What you will do:
Lines with "Produktbild": pull these out of the listing below.

Task data:
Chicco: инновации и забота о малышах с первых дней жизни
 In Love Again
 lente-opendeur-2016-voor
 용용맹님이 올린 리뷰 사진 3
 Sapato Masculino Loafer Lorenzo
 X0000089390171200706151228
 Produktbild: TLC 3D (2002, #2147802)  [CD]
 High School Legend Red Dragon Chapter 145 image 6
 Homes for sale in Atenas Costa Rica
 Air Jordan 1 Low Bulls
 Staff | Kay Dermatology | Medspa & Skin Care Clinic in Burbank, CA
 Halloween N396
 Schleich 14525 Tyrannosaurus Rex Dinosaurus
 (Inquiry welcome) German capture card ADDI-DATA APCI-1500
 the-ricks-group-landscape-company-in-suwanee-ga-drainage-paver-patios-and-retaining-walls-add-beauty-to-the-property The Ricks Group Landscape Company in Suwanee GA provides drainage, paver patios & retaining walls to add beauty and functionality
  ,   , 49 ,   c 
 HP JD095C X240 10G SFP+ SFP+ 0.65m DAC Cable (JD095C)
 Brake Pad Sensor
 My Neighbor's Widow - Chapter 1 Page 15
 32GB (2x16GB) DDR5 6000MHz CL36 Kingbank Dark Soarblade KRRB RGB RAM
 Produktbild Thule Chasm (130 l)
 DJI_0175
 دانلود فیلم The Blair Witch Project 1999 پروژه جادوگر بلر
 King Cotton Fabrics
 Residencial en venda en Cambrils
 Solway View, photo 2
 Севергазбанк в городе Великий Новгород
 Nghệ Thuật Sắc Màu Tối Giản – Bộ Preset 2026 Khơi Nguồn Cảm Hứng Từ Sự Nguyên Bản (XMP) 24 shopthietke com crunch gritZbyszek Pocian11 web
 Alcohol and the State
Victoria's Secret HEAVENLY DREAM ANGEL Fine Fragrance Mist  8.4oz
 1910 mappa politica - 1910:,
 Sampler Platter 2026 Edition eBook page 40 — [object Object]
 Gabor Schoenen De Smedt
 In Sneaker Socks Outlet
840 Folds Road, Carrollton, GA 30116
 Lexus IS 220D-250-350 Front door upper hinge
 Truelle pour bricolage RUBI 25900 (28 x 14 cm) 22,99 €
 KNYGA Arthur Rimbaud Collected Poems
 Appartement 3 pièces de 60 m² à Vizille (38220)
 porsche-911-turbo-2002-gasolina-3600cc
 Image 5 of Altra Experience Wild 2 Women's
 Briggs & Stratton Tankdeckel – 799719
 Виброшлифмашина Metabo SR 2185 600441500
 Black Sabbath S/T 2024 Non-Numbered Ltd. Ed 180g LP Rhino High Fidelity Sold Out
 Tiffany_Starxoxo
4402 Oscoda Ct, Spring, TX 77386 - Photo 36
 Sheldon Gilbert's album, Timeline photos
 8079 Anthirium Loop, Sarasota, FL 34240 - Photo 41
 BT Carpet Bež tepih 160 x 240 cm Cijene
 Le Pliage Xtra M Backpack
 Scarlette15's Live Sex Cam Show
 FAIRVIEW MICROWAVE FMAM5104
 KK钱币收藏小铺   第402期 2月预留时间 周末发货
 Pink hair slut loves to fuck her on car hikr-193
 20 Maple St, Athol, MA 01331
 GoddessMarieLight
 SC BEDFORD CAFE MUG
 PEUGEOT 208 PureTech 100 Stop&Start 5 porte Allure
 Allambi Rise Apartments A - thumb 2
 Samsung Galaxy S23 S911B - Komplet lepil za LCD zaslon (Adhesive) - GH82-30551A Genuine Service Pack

Exercise response:
 Produktbild: TLC 3D (2002, #2147802)  [CD]
 Produktbild Thule Chasm (130 l)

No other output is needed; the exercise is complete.